━━━━━ Reading passage ━━━━━

We currently have seven research fellows and assistant fellows, and are planning to hire several more in the very near future. We expect to hit our ten-fellow goal in the next 3–4 months, and to continue to grow the research team later this year. As noted above, we’re delaying moving forward on a type theorist hire.

The Open Philanthropy Project is currently reviewing our research agenda as part of their process of evaluating us for future grants. They released an initial big-picture organizational review of MIRI in September, accompanied by reviews of several recent MIRI papers (which Nate responded to here). These reviews were generally quite critical of our work, with Open Phil expressing a number of reservations about our agent foundations agenda and our technical progress to date. We are optimistic, however, that we will be able to better make our case to Open Phil in discussions going forward, and generally converge more in our views of what open problems deserve the most attention.

In our August 2016 strategic update, Nate outlined our other organizational priorities and plans:

  1. Technical research: continue work on our agent foundations agenda while kicking off work on AAMLS.
  2. AGI alignment overviews: “Eliezer Yudkowsky and I will be splitting our time between working on these problems and doing expository writing. Eliezer is writing about alignment theory, while I’ll be writing about MIRI strategy and forecasting questions.”
  3. Academic outreach events: “To help promote our approach and grow the field, we intend to host more workshops aimed at diverse academic audiences. We’ll be hosting a machine learning workshop in the near future, and might run more events like CSRBAI going forward.”
  4. Paper-writing: “We also have a backlog of past technical results to write up, which we expect to be valuable for engaging more researchers in computer science, economics, mathematical logic, decision theory, and other areas.”

All of these are still priorities for us, though we now consider 5 somewhat more important (and 6 and 7 less important). We’ve since run three ML workshops, and have made more headway on our AAMLS research agenda. We now have a large amount of content prepared for our AGI alignment overviews, and are beginning a (likely rather long) editing process. We’ve also released “Logical Induction” and have a number of other papers in the pipeline.

We’ll be providing more details on how our priorities have changed since August in a strategic update post next month. As in past years, object-level technical research on the AI alignment problem will continue to be our top priority, although we’ll be undergoing a medium-sized shift in our research priorities and outreach plans.10


  1. See our previous reviews: 2015, 2014, 2013.

━━━━━ Supplied information ━━━━━

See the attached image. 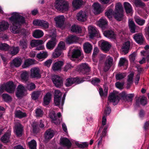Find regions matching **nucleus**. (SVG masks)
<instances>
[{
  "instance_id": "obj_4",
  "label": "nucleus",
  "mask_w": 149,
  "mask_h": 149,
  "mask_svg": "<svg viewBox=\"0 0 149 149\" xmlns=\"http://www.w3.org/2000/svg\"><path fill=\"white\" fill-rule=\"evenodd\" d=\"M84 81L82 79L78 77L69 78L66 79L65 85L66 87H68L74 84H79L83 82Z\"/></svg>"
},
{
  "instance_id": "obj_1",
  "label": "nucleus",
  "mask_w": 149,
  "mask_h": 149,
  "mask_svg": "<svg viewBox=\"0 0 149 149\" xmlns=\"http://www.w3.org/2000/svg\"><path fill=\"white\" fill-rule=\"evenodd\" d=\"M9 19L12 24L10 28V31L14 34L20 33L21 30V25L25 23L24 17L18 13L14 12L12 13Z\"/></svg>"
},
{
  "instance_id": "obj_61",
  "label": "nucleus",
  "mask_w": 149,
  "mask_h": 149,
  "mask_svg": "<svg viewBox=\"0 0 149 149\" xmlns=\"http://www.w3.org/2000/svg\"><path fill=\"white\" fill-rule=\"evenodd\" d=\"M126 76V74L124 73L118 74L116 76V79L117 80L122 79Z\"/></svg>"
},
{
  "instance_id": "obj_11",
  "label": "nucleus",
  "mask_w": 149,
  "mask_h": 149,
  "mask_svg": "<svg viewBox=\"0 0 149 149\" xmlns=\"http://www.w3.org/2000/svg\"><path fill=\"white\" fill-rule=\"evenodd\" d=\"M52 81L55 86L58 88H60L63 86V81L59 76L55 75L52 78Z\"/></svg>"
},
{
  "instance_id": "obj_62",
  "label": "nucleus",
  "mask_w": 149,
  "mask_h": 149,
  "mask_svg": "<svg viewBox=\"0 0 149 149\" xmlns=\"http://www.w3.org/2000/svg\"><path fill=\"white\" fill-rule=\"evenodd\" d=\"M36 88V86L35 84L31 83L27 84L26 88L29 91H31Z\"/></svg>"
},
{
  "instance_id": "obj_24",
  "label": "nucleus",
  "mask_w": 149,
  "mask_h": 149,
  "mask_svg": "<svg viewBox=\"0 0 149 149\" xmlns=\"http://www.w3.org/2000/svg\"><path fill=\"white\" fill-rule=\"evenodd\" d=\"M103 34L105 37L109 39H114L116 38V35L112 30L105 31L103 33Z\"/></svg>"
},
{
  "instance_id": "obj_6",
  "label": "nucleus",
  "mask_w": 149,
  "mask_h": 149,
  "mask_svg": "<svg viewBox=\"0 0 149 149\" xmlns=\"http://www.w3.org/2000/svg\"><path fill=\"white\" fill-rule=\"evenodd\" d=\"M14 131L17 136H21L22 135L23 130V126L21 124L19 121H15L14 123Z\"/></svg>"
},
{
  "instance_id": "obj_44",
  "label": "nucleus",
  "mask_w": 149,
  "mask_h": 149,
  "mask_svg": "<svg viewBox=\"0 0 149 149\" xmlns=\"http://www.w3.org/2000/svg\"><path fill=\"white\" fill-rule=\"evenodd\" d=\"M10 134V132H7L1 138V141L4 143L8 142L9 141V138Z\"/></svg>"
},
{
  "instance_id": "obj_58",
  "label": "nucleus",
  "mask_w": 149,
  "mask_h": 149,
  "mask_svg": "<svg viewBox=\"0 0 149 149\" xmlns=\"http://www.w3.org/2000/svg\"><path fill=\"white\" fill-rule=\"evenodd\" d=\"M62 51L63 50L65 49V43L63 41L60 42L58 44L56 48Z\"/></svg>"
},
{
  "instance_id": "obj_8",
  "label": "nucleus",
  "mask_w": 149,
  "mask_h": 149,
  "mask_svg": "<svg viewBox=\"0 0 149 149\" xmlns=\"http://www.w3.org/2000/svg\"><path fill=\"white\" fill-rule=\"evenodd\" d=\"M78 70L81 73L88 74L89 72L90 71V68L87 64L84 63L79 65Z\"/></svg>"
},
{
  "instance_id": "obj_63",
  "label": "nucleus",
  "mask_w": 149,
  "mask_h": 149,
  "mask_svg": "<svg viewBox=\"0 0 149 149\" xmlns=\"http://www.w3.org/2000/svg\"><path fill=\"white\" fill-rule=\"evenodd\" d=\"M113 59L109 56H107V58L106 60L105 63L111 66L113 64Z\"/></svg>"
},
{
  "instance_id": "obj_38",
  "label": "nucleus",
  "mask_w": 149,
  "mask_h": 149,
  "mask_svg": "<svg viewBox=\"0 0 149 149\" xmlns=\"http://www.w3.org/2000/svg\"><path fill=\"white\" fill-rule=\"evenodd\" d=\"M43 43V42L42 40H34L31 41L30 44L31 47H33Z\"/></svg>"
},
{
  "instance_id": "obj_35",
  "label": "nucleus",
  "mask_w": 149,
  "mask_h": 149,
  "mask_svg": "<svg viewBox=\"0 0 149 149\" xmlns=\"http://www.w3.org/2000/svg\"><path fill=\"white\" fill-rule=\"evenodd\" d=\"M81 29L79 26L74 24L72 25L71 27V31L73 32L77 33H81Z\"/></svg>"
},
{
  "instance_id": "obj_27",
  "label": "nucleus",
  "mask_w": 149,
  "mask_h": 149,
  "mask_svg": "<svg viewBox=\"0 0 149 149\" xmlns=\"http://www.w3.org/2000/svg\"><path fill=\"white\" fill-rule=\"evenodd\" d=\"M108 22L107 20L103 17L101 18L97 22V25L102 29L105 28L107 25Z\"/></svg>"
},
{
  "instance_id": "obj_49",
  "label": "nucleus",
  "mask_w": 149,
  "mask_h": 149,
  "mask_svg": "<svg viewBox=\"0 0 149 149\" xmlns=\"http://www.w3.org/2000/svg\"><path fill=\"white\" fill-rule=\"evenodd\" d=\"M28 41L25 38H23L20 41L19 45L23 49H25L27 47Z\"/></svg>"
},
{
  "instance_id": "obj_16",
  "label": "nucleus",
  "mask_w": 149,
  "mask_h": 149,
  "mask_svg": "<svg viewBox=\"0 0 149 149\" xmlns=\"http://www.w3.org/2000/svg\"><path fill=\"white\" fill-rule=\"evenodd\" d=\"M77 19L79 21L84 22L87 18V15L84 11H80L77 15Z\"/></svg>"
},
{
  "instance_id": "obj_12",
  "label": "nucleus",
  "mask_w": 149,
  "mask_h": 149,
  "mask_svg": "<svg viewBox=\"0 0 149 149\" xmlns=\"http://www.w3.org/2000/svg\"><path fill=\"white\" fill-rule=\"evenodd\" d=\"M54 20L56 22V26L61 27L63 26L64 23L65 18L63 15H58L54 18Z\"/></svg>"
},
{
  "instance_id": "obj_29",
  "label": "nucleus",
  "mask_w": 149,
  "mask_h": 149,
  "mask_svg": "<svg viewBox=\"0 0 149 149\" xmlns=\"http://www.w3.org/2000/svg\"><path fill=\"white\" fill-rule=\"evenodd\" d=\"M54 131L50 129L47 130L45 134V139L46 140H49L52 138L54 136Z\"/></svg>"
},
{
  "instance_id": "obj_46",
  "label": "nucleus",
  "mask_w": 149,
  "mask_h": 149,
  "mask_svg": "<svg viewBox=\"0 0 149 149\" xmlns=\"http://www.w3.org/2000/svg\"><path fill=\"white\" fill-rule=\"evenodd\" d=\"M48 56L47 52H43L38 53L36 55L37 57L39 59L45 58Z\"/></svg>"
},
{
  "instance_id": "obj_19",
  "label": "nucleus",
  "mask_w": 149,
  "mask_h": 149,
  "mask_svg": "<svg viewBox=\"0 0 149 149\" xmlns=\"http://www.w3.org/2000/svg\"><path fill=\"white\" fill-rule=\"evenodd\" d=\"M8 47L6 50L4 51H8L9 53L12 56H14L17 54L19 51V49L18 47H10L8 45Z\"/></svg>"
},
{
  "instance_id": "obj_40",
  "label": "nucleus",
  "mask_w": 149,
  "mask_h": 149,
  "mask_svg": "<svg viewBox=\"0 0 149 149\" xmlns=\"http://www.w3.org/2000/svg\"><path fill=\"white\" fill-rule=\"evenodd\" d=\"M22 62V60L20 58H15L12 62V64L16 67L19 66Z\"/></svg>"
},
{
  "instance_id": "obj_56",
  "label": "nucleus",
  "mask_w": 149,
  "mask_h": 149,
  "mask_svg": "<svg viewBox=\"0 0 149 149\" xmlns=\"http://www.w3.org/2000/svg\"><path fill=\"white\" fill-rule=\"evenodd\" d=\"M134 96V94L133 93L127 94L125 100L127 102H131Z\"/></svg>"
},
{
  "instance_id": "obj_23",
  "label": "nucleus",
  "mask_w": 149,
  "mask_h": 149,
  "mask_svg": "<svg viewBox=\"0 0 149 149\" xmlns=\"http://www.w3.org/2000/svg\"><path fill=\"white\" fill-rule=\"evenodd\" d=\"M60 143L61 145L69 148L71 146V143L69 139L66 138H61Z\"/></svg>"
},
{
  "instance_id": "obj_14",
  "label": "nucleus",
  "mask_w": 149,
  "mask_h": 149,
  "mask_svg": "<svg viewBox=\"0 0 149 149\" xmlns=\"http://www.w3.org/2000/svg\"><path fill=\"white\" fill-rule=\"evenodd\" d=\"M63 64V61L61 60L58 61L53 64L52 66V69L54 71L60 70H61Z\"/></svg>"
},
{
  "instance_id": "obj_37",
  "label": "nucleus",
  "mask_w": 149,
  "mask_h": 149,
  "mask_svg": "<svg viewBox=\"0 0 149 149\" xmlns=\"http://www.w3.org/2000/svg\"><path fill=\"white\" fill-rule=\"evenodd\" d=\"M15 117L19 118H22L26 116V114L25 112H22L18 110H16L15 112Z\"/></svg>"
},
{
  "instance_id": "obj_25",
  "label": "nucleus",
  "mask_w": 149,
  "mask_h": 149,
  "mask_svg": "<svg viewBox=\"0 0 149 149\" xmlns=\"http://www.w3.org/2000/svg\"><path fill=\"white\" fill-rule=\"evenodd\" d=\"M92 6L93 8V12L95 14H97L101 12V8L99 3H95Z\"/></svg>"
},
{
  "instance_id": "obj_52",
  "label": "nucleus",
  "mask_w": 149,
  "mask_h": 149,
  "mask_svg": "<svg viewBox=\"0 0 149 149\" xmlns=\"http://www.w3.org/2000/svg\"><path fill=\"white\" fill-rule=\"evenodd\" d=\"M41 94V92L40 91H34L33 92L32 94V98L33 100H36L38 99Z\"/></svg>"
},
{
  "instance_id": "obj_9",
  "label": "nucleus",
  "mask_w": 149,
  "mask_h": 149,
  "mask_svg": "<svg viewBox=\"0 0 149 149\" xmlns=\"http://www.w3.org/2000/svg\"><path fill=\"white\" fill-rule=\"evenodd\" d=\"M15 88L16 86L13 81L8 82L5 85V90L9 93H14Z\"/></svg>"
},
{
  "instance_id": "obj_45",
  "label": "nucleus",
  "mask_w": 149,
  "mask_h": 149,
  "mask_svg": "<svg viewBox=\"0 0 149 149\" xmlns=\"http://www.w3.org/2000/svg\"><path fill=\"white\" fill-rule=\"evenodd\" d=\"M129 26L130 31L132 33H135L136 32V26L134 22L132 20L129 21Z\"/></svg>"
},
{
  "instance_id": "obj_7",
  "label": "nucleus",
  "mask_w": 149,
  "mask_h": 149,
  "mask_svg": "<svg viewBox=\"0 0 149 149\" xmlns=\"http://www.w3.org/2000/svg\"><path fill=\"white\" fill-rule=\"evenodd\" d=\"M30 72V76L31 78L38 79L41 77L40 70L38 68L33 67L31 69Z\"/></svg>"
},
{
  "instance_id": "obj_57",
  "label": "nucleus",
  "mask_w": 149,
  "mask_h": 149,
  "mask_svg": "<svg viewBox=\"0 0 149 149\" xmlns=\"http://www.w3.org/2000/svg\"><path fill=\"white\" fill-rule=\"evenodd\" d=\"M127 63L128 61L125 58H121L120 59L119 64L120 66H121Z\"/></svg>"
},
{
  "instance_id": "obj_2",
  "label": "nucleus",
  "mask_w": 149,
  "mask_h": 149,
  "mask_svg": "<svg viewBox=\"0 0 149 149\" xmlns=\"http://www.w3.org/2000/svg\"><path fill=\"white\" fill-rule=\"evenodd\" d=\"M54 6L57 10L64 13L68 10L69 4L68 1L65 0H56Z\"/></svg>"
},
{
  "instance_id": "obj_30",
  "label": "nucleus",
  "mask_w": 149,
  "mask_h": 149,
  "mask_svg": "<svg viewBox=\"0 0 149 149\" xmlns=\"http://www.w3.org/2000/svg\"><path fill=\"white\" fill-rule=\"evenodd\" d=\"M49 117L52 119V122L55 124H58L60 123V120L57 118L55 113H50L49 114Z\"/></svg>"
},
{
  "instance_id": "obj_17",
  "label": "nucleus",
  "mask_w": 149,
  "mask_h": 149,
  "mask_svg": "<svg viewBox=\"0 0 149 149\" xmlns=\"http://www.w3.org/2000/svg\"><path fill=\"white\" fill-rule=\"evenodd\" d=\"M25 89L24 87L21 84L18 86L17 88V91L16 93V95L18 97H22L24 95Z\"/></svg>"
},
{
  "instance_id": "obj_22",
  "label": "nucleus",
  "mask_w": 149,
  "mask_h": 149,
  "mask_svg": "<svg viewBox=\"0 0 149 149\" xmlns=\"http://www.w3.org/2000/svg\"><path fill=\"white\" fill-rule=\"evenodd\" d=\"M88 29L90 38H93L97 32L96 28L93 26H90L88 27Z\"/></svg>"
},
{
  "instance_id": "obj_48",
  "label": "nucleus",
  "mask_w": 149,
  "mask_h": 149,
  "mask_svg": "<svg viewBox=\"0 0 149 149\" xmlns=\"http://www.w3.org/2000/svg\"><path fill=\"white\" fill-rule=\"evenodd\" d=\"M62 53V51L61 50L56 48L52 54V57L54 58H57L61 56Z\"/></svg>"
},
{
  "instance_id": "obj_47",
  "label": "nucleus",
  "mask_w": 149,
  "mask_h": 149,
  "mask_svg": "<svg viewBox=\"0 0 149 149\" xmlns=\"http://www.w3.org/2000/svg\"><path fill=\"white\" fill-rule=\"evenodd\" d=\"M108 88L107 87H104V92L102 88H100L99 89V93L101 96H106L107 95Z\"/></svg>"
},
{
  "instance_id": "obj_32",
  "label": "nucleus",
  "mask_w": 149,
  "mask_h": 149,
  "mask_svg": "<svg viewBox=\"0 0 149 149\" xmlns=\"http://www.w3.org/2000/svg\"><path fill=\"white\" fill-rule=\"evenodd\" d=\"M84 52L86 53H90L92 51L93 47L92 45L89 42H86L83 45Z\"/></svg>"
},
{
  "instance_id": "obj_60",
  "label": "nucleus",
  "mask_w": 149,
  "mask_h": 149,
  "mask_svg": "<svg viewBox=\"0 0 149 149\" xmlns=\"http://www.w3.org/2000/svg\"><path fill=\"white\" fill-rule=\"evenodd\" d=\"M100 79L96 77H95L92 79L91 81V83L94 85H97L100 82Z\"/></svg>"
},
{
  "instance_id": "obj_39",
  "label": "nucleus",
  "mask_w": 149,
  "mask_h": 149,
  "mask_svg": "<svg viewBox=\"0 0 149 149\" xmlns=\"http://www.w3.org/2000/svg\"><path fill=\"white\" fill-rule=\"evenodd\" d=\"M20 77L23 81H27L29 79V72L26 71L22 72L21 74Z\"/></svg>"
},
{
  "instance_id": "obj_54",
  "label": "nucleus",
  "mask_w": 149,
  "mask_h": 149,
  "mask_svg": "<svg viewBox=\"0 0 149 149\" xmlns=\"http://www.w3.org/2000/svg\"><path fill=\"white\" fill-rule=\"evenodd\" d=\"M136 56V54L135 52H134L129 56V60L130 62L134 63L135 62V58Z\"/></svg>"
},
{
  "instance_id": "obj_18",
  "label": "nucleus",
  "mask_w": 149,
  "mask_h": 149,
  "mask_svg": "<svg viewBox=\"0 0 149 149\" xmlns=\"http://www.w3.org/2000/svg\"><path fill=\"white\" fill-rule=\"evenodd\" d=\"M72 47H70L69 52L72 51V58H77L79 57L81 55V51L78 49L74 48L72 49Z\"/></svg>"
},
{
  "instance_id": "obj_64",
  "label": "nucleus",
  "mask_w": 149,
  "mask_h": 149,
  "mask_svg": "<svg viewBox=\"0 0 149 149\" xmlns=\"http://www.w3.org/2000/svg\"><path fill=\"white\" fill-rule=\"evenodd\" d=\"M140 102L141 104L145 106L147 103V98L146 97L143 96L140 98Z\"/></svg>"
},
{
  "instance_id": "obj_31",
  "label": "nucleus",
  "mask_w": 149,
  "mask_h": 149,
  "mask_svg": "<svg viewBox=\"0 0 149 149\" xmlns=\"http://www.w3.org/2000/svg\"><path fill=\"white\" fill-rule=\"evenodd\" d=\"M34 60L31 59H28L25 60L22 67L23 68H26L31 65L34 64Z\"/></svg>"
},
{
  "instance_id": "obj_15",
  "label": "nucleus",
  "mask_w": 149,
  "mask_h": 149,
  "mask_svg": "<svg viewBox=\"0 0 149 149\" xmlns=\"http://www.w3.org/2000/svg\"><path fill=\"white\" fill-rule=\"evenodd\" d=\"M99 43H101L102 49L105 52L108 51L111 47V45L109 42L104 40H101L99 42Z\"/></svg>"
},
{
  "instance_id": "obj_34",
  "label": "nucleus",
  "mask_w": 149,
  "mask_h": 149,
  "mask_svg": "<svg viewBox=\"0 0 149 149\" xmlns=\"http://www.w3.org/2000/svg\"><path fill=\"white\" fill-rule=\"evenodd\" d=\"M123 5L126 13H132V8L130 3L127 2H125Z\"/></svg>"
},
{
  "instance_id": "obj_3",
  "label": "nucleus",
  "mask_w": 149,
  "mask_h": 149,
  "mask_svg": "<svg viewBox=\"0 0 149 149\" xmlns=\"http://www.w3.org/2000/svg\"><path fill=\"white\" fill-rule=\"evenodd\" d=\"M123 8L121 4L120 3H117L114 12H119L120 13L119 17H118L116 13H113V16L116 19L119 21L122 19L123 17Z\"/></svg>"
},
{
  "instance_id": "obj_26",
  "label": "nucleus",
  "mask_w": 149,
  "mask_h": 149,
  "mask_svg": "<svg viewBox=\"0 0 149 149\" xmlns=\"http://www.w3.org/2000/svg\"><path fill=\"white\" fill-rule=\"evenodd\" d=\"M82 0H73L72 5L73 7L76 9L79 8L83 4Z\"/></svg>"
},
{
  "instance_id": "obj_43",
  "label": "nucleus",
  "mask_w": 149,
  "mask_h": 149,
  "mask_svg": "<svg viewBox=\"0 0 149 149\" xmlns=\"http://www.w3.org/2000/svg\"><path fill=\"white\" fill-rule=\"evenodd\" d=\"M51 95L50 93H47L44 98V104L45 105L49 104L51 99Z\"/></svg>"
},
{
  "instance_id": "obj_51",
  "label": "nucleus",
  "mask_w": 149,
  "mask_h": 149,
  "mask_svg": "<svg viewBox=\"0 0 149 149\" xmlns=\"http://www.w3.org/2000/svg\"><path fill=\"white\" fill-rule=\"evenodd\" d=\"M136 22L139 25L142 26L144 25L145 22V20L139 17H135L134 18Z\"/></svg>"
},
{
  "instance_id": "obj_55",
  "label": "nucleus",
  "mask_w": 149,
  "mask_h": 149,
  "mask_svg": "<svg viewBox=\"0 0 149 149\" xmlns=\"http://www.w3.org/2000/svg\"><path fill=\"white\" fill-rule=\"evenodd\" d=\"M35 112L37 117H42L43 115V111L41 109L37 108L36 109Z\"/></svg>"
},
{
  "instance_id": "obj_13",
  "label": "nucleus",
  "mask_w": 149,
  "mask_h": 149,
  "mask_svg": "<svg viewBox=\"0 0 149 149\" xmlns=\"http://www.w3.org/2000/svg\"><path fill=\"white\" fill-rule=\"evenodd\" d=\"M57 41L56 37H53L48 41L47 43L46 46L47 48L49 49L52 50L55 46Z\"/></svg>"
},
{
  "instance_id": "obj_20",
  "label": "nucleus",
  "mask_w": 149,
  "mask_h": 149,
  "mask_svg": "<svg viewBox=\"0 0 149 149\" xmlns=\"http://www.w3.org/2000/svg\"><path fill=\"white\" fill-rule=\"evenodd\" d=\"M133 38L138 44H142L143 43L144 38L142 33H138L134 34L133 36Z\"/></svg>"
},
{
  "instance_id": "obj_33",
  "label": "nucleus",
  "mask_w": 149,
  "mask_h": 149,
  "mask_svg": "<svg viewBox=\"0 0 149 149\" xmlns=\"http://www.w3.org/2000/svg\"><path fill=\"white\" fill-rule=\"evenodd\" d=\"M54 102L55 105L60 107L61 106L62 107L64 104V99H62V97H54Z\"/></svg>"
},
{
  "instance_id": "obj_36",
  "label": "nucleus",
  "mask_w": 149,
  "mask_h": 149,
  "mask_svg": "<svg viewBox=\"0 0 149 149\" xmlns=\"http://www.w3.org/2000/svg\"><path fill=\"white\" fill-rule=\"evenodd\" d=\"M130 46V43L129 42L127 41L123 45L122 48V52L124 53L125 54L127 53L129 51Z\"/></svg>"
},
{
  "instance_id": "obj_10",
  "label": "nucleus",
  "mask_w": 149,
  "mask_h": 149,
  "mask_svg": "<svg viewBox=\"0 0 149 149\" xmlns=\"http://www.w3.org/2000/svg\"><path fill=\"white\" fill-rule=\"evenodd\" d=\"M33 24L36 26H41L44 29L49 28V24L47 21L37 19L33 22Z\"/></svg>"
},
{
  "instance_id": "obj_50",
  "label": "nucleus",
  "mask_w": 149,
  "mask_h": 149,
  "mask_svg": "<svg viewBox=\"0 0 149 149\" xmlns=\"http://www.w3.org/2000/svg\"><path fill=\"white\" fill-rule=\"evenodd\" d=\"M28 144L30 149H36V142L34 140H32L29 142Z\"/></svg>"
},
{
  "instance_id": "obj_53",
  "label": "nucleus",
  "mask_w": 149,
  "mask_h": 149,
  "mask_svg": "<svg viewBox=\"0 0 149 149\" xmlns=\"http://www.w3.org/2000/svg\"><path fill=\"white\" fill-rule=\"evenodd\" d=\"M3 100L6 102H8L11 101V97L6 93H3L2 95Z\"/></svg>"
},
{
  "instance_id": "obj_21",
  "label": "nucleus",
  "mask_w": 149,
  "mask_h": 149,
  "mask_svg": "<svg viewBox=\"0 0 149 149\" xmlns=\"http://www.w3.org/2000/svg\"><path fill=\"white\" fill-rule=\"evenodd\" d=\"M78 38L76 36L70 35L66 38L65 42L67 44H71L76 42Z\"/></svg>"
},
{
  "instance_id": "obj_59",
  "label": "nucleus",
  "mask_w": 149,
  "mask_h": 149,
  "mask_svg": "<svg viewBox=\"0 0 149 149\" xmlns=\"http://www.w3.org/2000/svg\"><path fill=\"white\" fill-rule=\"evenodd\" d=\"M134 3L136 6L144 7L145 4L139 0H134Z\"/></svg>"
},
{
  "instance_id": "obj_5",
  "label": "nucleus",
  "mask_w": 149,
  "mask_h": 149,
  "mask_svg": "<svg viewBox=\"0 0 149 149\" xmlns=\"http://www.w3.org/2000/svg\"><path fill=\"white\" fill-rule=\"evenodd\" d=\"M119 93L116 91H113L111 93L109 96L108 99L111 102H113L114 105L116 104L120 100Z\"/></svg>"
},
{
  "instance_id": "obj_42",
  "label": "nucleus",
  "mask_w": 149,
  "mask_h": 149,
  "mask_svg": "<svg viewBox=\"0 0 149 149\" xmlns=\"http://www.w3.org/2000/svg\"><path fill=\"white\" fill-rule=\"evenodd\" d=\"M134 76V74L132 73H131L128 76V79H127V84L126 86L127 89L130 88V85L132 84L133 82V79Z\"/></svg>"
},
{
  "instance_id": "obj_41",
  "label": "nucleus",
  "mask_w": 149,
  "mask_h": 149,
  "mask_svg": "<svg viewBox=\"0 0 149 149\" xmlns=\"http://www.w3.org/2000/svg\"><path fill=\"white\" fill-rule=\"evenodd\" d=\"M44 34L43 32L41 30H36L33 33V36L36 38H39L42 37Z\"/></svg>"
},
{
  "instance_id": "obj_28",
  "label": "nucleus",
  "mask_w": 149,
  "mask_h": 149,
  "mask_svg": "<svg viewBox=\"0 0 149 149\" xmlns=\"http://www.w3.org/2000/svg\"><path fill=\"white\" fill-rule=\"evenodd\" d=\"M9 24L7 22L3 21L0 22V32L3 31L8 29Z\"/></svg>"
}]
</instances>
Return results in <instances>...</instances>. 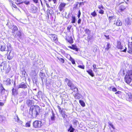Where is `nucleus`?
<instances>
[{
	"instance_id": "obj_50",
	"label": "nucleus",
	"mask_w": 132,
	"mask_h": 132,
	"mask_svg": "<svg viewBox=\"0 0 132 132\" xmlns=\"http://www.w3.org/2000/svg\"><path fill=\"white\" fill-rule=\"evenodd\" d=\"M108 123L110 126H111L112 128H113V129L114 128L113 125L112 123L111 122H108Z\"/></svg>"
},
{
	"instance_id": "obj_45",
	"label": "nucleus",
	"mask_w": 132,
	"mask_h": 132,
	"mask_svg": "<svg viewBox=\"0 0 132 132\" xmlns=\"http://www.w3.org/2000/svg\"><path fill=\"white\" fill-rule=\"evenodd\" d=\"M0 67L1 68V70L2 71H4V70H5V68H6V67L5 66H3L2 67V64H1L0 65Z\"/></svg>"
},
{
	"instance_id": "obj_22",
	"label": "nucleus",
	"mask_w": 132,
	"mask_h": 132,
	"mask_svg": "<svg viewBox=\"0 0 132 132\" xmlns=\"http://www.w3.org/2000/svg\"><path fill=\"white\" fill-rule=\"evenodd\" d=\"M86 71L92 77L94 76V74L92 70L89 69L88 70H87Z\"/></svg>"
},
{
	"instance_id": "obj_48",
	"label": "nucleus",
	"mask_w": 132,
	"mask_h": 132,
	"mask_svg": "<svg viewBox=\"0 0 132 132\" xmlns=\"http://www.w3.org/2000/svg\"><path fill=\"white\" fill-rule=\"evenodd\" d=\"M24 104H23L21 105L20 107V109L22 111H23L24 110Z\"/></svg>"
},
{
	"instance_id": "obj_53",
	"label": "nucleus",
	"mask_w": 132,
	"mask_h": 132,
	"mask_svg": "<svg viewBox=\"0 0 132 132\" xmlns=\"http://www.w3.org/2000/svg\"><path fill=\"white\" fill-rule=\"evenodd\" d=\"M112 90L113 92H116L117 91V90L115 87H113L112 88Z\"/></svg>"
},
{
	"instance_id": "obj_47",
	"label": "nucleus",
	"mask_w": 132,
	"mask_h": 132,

━━━━━

## Given problem:
Continue the MIRI organizational update from its last line. The rows aren't needed here.

## Solved problem:
  2. From 2015 in review: “Patrick LaVictoire joined in March, Jessica Taylor in August, Andrew Critch in September, and Scott Garrabrant in December. With Nate transitioning to a non-research role, overall we grew from a three-person research team (Eliezer, Benya, and Nate) to a six-person team.”
  3. As I noted in our AMA: “At MIRI, research fellow is a full-time permanent position. A decent analogy in academia might be that research fellows are to assistant research fellows as full-time faculty are to post-docs. Assistant research fellowships are intended to be a more junior position with a fixed 1–2 year term.”
  4. In the interim, our research intern Jack Gallagher has continued to make useful contributions in this domain.
  5. Note that numbers in this section might not exactly match previously published estimates, since small corrections are often made to contributions data. Note also that these numbers do not include in-kind donations.
  6. This figure only counts direct contributions through REG to MIRI. REG/EAF’s support for MIRI is closer to $150,000 when accounting for contributions made through EAF, many made on REG’s advice.
  7. We were also awarded a $75,000 grant from the Center for Long-Term Cybersecurity to pursue a corrigibility project with Stuart Russell and a new UC Berkeley postdoc, but we weren’t able to fill the intended postdoc position in the relevant timeframe and the project was canceled. Stuart Russell subsequently received a large grant from the Open Philanthropy Project to launch a new academic research institute for studying corrigibility and other AI safety issues, the Center for Human-Compatible AI.
  8. We received timely donor recommendations from investment analyst Ben Hoskin, Future of Humanity Institute researcher Owen Cotton-Barratt, and Daniel Dewey and Nick Beckstead of the Open Philanthropy Project (echoed by 80,000 Hours).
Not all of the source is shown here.